L’androgynie primordiale
A l’heure où les théories du genre investissent les débats de société, un regard sur l’histoire des civilisations peut nous aider à creuser notre réflexion.
Presque toutes les traditions antiques proposent le mythe de l’androgyne, l’humain du commencement, à la fois mâle et femelle. Souvent on lui fait porter la responsabilité de sa chute, de sa scission intérieure, de l’inéluctable déchirure, comme résultat d’un châtiment divin. D’anciens textes hébraïques racontent qu’Adam et Eve étaient à l’origine liés par le dos en un être unique, à la fois mâle et femelle. Et que Dieu les a séparés d’un coup de hache.

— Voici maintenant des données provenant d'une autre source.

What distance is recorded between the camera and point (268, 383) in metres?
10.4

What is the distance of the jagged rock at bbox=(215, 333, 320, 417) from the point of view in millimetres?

Selon Mircéa Eliade[1], l’androgyne incarne le « mystère de la totalité », et la perte de cet état révèle la profonde insatisfaction humaine. L’humain semble en effet porter en lui un sentiment d’incomplétude, de déchirement, un manque qu’il se perd à vouloir combler. Ainsi trouve-t-on dans l’évangile de Thomas : « Lorsque vous ne ferez des deux qu’un, et que vous ferez le dedans comme le dehors, et le haut comme le bas. Et si vous faites le mâle et la femelle en un seul, afin que le mâle ne soit plus mâle et la femelle ne soit plus femelle, alors vous entrerez dans le Royaume de Dieu ».
De nombreuses divinités sont représentées comme androgynes. Ainsi de quelques Aphrodite barbues[2], Shiva qui prend l’aspect d’Ardhanaraisvara[3], le Nil qui est incarné par un personnage masculin doté de seins[4], la Pierre Philosophale[5] qui est nommée « Rebis »[6], c’est-à-dire « l’Etre double », le phénix chinois qui est hermaphrodite et certaines sphynges étrusques qui portent des barbes [7]. Quant à Yahvé il est parfois nommé El Shaddaï, celui qui porte des seins.